002 - Waiving Final Bonds

Introduction
From the outset of a project, owners recognize the importance of requesting security, in the form of a bond, from contractors to ensure their performance under the contract.   However, upon award of the contract, this security is sometimes waived by the owner and it is this practice that gives rise to concerns.

Background
Owners inure substantial value from a Surety’s prequalification process.  It is a service unique to suretyship and sets surety bonds apart from other forms of contract security.   However, the waiving of final bonds (Performance and Labour and/or Material Payment bonds) by some owners once the contract has been awarded, appears to be more of a cost savings attempt rather than a risk mitigation mechanism.

SAC Position
Surety bonds provide an excellent risk management tool and Sureties provide valuable services through all stages of a project – not just prequalification at the tendering stage.  The Surety Association of Canada (SAC) strongly recommends that Obligees obtain final bonds for the following reasons:

Final bonds = guaranteed performance
With final bonds in place, the Obligee is protected against loss arising from the contractor’s inability to fulfill its contractual obligations.  This guarantee is back stopped by the Surety.  Without final bonds in place, the risk of project failure and financial loss are borne by the Obligee.

Final bonds = on-going monitoring
Sureties monitor a bonded contractor's entire work program on an on-going basis.  Recognizing that one project could have impacts on other projects, this allows the surety to foresee potential problems and mitigate these issues before any impact is realized on the bonded project. 

Final bonds = subs and suppliers being paid
A Labour and Material Payment bond ensures the payment to subs-trades and suppliers in the event of a general contractor’s default.  More importantly, it removes the administrative burden of responding to calls and emails from unpaid sub-trades and suppliers demanding payment for work or materials.  If no bond is in place, the owner will be responsible for managing the process of distributing holdback monies among valid lien claimants.

Summary
By waiving final bonds, Obligees fail to take full advantage of the many benefits provided by surety bonds. While the surety prequalification process is very effective at eliminating unqualified contractors from the bidding process, circumstances can arise during the course of the contract which are beyond the principal’s control. These additional external risks can also play into the contractor’s inability to complete a contract leading to a default.

Potential losses incurred by the Obligee as a result of the default can be managed effectively through surety bonds which help the Obligee to protect their investments.   Obligees should be aware that prequalification fees may be charged by the surety in cases where final bonds are waived.  A Surety expends most of its underwriting efforts and incurs most of its costs during the prequalification stage and therefore, deserves to be compensated for its services if final bonds are waived after the tender bonds have been provided.

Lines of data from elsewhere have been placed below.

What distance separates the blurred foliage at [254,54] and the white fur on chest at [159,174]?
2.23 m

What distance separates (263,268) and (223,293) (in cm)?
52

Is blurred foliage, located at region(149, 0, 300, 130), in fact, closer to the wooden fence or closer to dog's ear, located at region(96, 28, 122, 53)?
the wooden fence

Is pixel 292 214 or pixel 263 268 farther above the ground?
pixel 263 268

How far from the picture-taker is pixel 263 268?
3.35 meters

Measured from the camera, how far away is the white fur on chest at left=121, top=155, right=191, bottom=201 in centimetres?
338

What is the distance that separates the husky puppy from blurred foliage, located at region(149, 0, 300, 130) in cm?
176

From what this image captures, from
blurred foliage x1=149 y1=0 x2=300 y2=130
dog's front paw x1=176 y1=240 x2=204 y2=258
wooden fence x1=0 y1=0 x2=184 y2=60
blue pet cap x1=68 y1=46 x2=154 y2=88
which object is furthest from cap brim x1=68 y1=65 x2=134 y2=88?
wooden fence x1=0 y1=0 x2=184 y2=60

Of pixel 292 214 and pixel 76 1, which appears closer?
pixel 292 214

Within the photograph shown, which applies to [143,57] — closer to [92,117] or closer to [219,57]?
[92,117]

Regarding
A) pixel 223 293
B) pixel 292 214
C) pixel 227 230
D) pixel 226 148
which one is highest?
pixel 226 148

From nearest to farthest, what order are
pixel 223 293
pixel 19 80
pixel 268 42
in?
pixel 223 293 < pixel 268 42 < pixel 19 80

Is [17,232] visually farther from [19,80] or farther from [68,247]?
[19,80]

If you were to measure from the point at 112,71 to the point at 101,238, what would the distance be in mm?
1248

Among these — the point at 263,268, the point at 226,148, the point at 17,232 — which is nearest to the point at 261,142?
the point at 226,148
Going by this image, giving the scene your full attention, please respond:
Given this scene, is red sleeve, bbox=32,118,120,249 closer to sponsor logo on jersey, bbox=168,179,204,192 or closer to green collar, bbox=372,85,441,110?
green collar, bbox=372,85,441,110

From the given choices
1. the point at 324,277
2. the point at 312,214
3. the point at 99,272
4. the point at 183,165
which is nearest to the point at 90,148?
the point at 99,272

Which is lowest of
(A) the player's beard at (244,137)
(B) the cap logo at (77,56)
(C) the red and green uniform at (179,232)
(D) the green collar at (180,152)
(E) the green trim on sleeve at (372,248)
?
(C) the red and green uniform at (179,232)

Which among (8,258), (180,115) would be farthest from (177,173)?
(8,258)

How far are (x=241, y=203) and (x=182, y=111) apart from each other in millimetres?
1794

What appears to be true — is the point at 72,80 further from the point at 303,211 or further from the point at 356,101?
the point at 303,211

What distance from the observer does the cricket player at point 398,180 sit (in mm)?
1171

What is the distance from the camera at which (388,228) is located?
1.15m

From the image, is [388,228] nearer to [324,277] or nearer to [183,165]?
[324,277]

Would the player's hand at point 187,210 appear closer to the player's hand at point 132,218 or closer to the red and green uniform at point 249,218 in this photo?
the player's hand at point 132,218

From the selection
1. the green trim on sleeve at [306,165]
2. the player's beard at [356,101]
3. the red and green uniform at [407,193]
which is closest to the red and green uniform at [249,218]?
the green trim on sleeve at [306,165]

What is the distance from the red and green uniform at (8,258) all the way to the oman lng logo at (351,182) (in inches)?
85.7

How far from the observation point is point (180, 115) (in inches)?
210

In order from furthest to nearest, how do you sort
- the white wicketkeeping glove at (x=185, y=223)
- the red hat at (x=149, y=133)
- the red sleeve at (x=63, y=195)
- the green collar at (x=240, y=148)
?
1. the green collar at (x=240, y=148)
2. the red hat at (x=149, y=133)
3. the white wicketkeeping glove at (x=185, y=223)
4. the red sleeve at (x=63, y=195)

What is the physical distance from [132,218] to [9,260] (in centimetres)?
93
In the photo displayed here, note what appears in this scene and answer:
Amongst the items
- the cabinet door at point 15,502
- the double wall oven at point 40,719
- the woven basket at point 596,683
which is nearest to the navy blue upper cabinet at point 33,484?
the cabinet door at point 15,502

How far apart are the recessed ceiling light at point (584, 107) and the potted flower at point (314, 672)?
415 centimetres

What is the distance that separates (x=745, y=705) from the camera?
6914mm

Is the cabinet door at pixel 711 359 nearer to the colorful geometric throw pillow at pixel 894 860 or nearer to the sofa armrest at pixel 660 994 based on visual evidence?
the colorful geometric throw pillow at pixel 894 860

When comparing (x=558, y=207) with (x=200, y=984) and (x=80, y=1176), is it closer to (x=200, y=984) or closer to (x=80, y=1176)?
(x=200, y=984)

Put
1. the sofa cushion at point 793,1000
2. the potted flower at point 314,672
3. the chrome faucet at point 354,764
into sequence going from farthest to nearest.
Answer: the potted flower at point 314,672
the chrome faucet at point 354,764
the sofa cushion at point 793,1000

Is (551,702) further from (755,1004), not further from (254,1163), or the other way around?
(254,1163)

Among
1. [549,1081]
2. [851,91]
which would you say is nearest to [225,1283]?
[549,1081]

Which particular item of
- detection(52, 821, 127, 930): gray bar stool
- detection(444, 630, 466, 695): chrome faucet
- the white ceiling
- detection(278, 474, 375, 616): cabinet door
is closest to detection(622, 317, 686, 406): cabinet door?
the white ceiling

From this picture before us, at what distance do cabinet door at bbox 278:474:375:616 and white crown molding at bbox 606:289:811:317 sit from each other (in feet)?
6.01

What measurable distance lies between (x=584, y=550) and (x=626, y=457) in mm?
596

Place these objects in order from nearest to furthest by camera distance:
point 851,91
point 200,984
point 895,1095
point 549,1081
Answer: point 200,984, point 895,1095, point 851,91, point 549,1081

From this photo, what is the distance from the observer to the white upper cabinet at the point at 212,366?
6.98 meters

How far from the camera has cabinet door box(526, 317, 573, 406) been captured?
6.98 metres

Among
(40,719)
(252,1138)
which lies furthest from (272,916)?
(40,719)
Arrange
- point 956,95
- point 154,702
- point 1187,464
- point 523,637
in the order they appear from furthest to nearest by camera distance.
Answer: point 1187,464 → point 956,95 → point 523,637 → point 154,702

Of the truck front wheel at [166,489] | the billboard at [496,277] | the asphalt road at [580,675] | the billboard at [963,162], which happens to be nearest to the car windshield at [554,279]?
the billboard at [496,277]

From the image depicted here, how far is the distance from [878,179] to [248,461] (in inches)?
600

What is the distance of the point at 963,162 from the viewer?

This information is intended to serve as a general guideline.  Nothing contained herein should be construed as legal advice.  Readers are cautioned to consult with legal counsel for such advice.

Glossary of Terms

Final Bonds
Performance Bonds and/or Labour and Material Payment Bonds.

Obligee
An individual or organization in whose favour an obligation is created and to whom a bond is given.

Principal
The individual or organization that bears the primary responsibility for fulfilling the obligation under the written contract referenced in the bond and that has the duty to perform for the Obligee’s benefit.

Surety
The party to a surety bond who answers to the Obligee for the Principal’s default or failure to perform as required by the underlying contract, permit or law.